#### Zitierter Textauszug ####

Das lange vergessene, 1950 erschienene Buch eines ungarischen Journalisten über seine Erlebnisse in Auschwitz erscheint nun auf Deutsch.
Kaltes Krematorium. Bericht aus dem Land namens Auschwitz
Radikale Gegenwart
Es gibt Bücher, die will man nicht lesen. Weil man wünschte, dass das, was darin beschrieben wird, nie geschehen wäre. József Debreczenis »Kaltes Krematorium – Bericht aus dem Land namens Auschwitz« ist so ein Buch. Der ungarische Journalist wurde 1944 nach Auschwitz deportiert, zwölf Monate überlebte er in verschiedenen Konzentrationslagern. Nach seiner Befreiung schrieb er diesen Bericht, der 1950 in Ungarn veröffentlicht wurde, dann aber in Vergessenheit geriet, bis er jetzt – mehr als 70 Jahre später – wiederentdeckt und in 15 Sprachen übersetzt wurde.

#### Bereitgestellte Angaben ####

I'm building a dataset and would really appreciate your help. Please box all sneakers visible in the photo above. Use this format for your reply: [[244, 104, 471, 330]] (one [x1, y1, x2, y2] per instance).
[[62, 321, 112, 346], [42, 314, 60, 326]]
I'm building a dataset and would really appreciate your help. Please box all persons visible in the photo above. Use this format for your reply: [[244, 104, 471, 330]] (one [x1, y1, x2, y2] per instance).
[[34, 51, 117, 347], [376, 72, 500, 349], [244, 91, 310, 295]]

####

Kurze Übung => Führe die Besprechung von »Kaltes Krematorium« im Textauszug oben weiter, anschließend an ihren letzten Satz.

Ergebnis =>
Debreczeni beschreibt die Vorgänge und das Grauen in jedem Detail, hält mit penibler Präzision Erlebnisse, Beobachtungen, Gefühle und Gerüche fest. Sein Bericht ist eine Erinnerung, die auch die überwältigen wird, die meinten, schon alles zu wissen über die Schrecken der Konzentrationslager. Er macht dieses menschenunwürdige Dasein sinnlich erfahrbar und analysiert zugleich messerscharf die psychologisch grausamen Machtspiele in den Lagern, die die einen Häftlinge über die anderen stellen, ihnen eine Macht verleihen, die auf blindem Gehorsam basiert und sie selbst zu Tätern macht. Ein perfides System der Entmenschlichung, das aus Menschen Unfreie macht, ohne Namen, ohne Identität und Biografie. Arbeitssklaven.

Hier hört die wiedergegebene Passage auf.